### REQUEST
Copy out every line in the items below that contains the word "brown".

### RECORDS TO USE
= = = = =

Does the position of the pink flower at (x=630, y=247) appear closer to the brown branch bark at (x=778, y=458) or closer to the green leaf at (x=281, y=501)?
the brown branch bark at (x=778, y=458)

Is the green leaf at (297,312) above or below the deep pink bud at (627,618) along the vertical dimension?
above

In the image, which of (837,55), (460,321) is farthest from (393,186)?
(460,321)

= = = = =

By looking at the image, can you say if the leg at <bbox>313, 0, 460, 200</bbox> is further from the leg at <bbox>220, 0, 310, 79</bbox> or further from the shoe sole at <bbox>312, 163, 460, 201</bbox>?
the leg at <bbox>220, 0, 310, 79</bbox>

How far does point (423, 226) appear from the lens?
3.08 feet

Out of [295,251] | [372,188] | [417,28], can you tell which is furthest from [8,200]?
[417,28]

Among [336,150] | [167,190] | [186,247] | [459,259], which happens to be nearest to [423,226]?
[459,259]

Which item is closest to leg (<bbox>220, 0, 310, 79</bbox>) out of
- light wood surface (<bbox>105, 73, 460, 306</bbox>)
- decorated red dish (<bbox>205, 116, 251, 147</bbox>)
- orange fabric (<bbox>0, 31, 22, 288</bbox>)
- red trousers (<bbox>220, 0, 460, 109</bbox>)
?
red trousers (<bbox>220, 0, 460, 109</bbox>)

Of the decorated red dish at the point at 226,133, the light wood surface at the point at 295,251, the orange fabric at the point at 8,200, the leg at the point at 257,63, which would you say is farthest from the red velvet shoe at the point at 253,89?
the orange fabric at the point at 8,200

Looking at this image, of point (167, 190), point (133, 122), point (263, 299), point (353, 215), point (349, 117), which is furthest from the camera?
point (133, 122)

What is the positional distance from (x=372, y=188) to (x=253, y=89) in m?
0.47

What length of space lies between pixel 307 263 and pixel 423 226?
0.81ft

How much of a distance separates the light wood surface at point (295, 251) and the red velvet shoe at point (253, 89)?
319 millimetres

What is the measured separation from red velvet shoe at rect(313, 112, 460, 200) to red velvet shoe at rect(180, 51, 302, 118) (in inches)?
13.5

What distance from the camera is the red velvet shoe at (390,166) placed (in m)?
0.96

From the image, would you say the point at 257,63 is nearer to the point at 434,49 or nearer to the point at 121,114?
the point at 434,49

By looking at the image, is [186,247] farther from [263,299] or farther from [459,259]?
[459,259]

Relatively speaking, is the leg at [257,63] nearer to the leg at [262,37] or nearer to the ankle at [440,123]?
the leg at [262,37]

= = = = =

### SOLUTION FOR THIS PROBLEM
Does the position of the pink flower at (x=630, y=247) appear closer to the brown branch bark at (x=778, y=458) or closer to the green leaf at (x=281, y=501)?
the brown branch bark at (x=778, y=458)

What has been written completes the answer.